The oldest of my grandparents turned 59 four days before I was born.

He was not far from retirement age – and that was a big problem.

Because, in 1954, most Americans got their health insurance through the Blue Cross and Blue Shield organizations that worked with employers. Otherwise, you paid private insurance companies for care.

Insurance being what it is, based on risk, the premiums for elderly Americans were higher – at a time in life when their income was reduced to what they got in a pension or through Social Security (imagine how horrible it must have been before Social Security!).

A few years before I was born, President Harry Truman proposed legislation to let the government provide health care insurance to those older than 65. It went nowhere – especially in the post-war period when people thought anything that resembled socialism was a step down the path to communism. 

But when President Lyndon Johnson won a landslide in 1964 and brought an overwhelmingly Democratic Congress into office with him, support for Medicare soared. Legislation tying Medicare to Social Security was signed into law in 1965, with Johnson giving the first Medicare cards to Truman and his wife.

Items excerpted from a collection:
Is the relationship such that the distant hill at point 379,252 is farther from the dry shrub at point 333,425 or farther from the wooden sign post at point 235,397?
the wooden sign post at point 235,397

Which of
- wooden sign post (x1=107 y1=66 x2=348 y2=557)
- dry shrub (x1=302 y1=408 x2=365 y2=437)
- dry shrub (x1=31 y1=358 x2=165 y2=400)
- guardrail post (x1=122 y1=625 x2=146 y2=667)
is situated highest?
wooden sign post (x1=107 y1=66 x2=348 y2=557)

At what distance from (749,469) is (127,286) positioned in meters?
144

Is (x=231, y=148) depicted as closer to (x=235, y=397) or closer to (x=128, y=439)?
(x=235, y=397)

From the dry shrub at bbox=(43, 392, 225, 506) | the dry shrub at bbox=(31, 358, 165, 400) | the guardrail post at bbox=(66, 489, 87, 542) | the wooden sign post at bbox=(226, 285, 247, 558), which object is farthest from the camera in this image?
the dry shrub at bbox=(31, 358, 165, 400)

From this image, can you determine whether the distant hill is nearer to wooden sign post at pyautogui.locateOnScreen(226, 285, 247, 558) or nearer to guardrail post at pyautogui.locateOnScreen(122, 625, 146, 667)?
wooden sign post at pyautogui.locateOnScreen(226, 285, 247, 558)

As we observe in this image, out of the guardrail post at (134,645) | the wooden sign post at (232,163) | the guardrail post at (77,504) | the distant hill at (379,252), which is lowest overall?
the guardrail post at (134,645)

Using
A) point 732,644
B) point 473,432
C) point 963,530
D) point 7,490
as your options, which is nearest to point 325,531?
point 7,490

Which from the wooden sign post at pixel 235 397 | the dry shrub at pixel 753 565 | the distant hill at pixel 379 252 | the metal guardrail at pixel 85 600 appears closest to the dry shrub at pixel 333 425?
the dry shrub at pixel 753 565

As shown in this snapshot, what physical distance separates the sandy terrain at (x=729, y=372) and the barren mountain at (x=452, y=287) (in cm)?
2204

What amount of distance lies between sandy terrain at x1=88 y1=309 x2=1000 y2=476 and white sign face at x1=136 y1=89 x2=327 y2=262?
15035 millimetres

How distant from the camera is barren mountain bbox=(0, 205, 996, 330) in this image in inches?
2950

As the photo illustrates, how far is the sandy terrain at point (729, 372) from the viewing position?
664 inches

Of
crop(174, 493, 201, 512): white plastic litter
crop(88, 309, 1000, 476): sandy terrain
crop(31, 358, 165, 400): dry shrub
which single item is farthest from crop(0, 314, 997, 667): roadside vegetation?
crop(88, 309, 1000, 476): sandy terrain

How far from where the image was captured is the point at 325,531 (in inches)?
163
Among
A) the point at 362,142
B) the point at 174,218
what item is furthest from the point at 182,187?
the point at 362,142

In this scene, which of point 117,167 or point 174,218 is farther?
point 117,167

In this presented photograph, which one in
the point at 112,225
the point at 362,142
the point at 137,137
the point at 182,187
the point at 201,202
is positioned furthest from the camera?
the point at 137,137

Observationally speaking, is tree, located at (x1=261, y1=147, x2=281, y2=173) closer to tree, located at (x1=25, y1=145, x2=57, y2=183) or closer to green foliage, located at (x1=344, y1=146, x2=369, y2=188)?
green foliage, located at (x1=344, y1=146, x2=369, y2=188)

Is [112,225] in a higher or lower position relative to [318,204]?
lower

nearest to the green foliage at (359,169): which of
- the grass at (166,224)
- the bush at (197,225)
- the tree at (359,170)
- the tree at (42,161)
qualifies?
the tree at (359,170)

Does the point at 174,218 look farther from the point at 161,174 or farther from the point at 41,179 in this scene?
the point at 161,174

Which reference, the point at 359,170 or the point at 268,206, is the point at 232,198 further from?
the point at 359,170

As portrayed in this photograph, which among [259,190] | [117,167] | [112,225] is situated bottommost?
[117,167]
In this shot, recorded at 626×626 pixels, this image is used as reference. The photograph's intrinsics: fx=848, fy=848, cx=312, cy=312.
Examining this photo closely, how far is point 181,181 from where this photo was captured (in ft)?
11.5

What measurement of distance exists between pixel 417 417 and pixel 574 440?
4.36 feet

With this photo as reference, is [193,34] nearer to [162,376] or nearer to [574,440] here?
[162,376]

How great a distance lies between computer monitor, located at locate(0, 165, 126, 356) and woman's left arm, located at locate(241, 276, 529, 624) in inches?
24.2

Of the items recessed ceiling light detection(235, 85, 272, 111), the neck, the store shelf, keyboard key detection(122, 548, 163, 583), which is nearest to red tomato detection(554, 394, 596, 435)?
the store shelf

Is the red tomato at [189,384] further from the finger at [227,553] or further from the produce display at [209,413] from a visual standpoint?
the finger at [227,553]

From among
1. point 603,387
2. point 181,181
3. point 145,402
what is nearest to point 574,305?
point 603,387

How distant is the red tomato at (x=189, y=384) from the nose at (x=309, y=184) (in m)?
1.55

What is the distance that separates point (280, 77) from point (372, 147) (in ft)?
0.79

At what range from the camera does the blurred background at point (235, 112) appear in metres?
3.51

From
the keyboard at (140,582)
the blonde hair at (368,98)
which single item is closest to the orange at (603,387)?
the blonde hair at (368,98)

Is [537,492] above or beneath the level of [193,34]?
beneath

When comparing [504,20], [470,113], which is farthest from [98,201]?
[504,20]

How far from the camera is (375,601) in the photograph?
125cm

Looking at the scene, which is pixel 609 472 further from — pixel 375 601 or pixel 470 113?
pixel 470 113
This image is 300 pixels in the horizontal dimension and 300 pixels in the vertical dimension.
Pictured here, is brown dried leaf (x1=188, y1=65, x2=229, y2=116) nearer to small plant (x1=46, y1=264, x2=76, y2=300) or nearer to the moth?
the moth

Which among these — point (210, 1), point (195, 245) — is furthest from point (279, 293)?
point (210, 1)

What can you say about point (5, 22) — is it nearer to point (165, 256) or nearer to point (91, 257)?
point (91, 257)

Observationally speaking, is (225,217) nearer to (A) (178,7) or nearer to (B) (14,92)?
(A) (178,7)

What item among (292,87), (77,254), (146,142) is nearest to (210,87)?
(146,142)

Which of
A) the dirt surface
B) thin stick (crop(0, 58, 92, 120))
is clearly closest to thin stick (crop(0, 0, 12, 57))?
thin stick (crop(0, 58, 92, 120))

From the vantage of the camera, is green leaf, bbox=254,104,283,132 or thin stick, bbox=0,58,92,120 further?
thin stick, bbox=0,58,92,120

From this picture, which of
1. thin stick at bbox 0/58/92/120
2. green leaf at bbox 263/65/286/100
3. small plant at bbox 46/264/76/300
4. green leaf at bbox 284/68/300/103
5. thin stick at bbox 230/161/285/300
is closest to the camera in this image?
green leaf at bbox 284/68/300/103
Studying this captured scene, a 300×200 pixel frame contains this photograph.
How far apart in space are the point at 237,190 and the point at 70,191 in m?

Questions>
1) Print part of the Medicare excerpt, starting at the words "He was not far" and ending after "before Social Security!).".
2) Proceed with the Medicare excerpt from the point where it stops.
The items have nothing to do with this.

Task responses>
1)
He was not far from retirement age – and that was a big problem.

Because, in 1954, most Americans got their health insurance through the Blue Cross and Blue Shield organizations that worked with employers. Otherwise, you paid private insurance companies for care.

Insurance being what it is, based on risk, the premiums for elderly Americans were higher – at a time in life when their income was reduced to what they got in a pension or through Social Security (imagine how horrible it must have been before Social Security!).

2)
Medicare – and the companion Medicaid for those who need help with financial matters – didn’t solve every health care problem for the elderly. Eligible people need to buy a plan to cover the costs Medicare doesn’t. But it was a vast improvement over what existed before – and why ending or privatizing Medicare is a political third rail.

The same thing is happening to the health care coverage mandated by the Affordable Care Act – a.k.a. Obamacare. As its opponents feared, Americans becoming more dependent on getting care for a lot less – or getting care at all when insurers want to deny coverage because of risk – are more supportive of the act.

I imagine my parents and grandparents would be shocked to know that, yes, I’m on Medicare. They’d also be relieved.